Swift v. Swift

PUTNAM, J.

The practice adopted in this action is not to be commended. It was brought to recover dower in real estate occupied by defendant Charles H. Swift, and damages for withholding the same. The defendants appeared in the action, but served no answer. After the usual reference, commissioners were appointed, who made a report admeasuring plaintiff’s dower, dated July 30, 1892. The commissioners did not report on the question of damages. After such report was made, and before the entry of judgment, plaintiff applied for an order of reference to a referee to compute her damages. The order asked for was granted on the 26th day of November, 1892. It appeared that defendants had paid plaintiff for the use of her part of the premises up to April 1,1892; so that the only damage, if any, she was entitled to, was for the withholding her dower from that date until July 30, 1892, the date of the report of the commissioners.
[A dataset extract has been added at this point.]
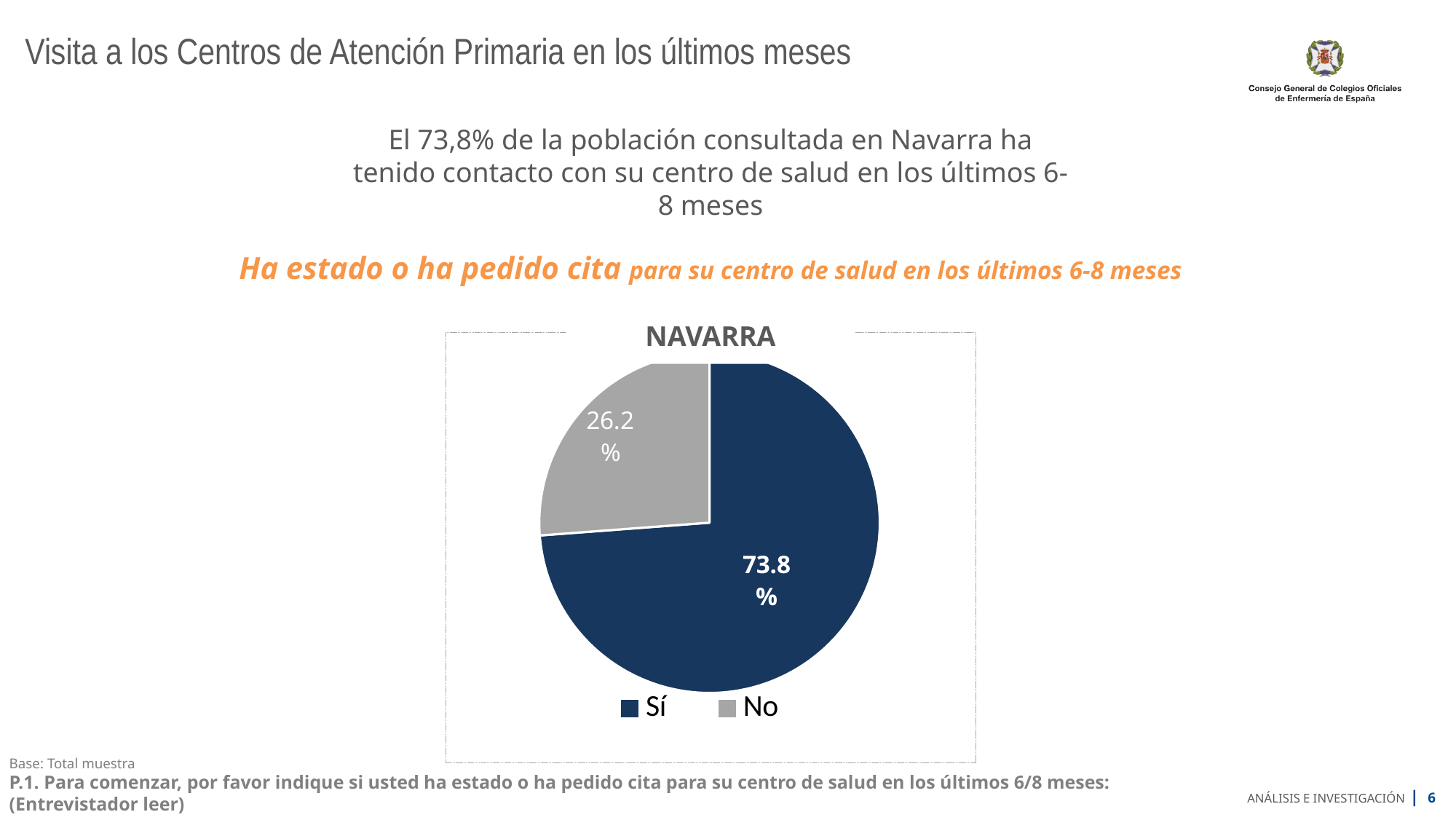
What type of chart is shown on the slide? Pie chart What percentage of the pie corresponds to "No"? 26.2% Which is larger, the "Sí" slice or the "No" slice? Sí How many slices does the pie chart have? 2 What is the difference in percentage points between the "Sí" and "No" slices? 47.6 Which slice of the pie is the smallest? No How many entries does the legend list? 2 What is the title of the chart? NAVARRA Which slice of the pie is the largest? Sí What percentage of the pie corresponds to "Sí"? 73.8% What colour is the "Sí" slice in the pie chart? Dark blue What is the total of the two slices shown in the pie chart? 100%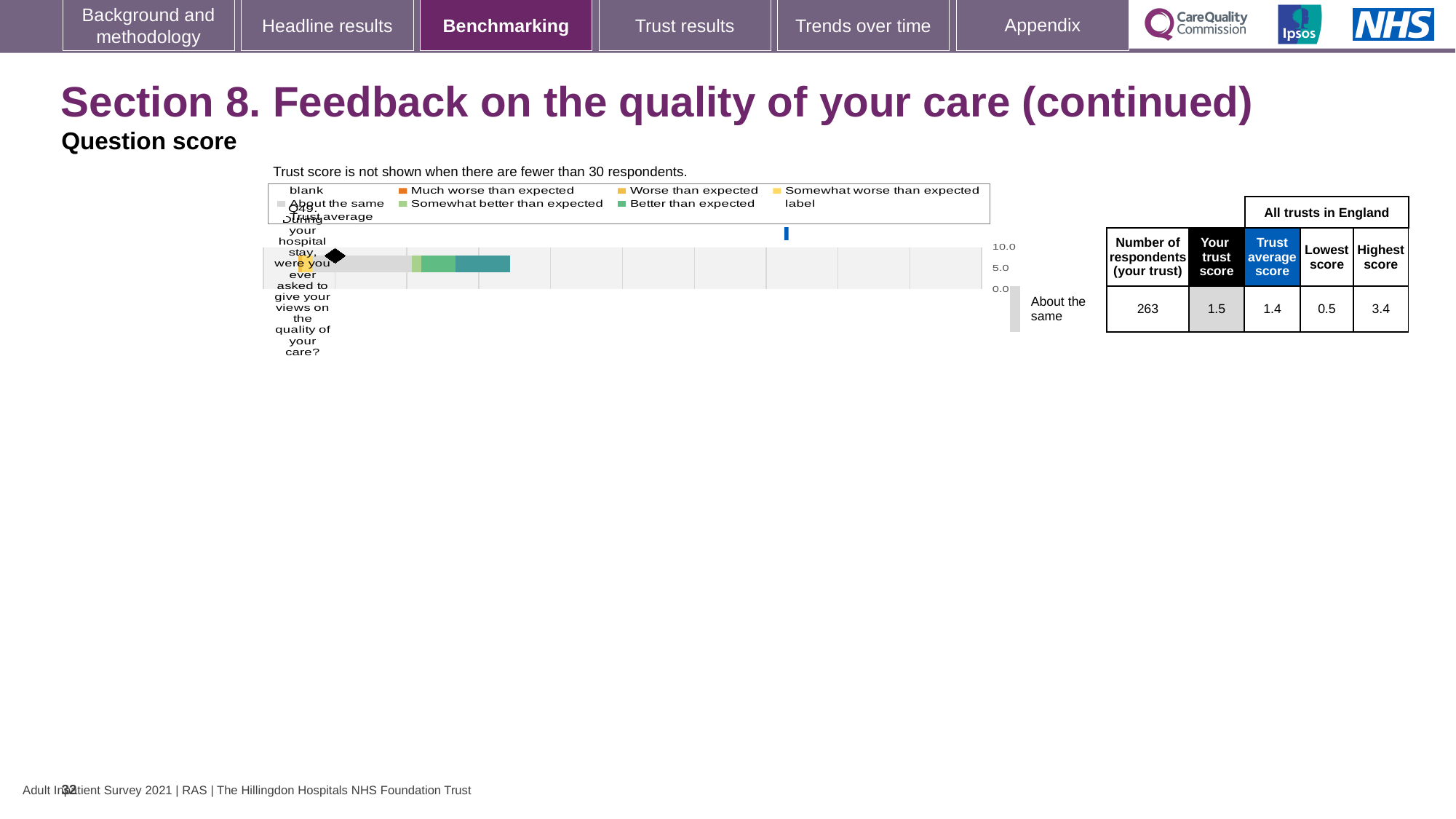
Which is larger for Q49, the trust's own score or the trust average score? Your trust score What is the trust's score for Q49 (Your trust score)? 1.5 What is the difference between the highest and lowest scores for Q49 across all trusts in England? 2.9 Which question number is shown in the benchmarking chart? Q49 Which benchmark category is the trust's Q49 result placed in? About the same What is the lowest score for Q49 among all trusts in England? 0.5 What is the highest score for Q49 among all trusts in England? 3.4 How many entries does the chart legend list? 9 How many questions are plotted in the benchmarking chart? 1 How many respondents from the trust answered Q49? 263 What is the trust average score for Q49 across all trusts in England? 1.4 What kind of chart is used to show the Q49 benchmarking result? bar chart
It is claimed by plaintiff that, defendants not having answered or set up any counterclaim, the referee, to compute damages for the withholding of plaintiff’s dower, erred in receiving evidence tending to show a counterclaim offered by defendants, and in acting upon such evidence. But it will be observed that the order of reference which, plaintiff obtained provided that the referee was authorized to determine whether plaintiff’s damages, .“if any, were taken into consideration by the commissioners heretofore appointed herein for admeasurement of plaintiff’s dower in said premises, and whether such commissioners made plaintiff due and full compensation for such damages in their award.” And the referee reported as follows:

“That said commissioners took into consideration the farm as it stood when the division was made, as to the crops being on the land or off, and made plaintiff due, full, complete, and adequate compensation for any and all inequalities which existed in the land set apart to her by reason of hay or pasture being removed therefrom, and any and all damages which she sustained by reason of the dower being withheld from her in said farm by the defendant Charles H. Swift from April 1, 1S92, to the time such division was made.”

We are of opinion that the evidence sustained this finding of the referee, and that, under the order of reference which was obtained and entered by the plaintiff, the referee was authorized to receive evidence as to the action and finding of the commissioners, although the latter made no formal report on the question of plaintiff’s damages. We think, therefore, that the conclusion reached by the referee against plaintiff’s claim for damages for withholding *854her dower for the three months in question was right, and should be sustained. The commissioners had considered her claim, and compensated her, and the order of reference which plaintiff obtained allowed the referee to consider the action of the commissioners.

On the report of the referee disallowing plaintiff’s claim, defendants entered a separate judgment for costs, as if a separate action were pending for damages. The judgment was afterwards set aside by the court. Afterwards the plaintiff entered a final judgment in favor of herself for the admeasurement of her dower,- with costs. This judgment contained no provisions in reference to plaintiff’s claim for damages. The defendants then made a motion that the report of the referee denying plaintiff’s claim for damages be-confirmed, and that the costs of such motion, which were taxed at $159.53, be set off against plaintiff’s costs in the final judgment. The motion was granted, and the order made, from which this appeal is taken.

The proper procedure would have been, when the final judgment was entered; to have deducted such motion costs as defendants were entitled to from the amount of plaintiff’s claim, and also to have inserted in the judgment a clause denying plaintiff’s claim for damages. But, the judgment containing no provisions in regard to the claim of plaintiff for damage or for the costs of the defendants on the motion, we see no legal objection to the remedying of the omission by the order in question. It may be regarded as an amendment of the judgment.

• We think, however, there was an error in the amount of costs allowed. No answer was served. There was no issue. Hence defendants were only entitled to motion costs, $10; referee’s fees, $80; witnesses’ fees, $3.10; and postage, 24 cents,—in all, $93.34.

The order should be modified accordingly, and, as modified, affirmed, without costs to either party.

FURSMAN, J., concurs. HERRICK, J., not acting.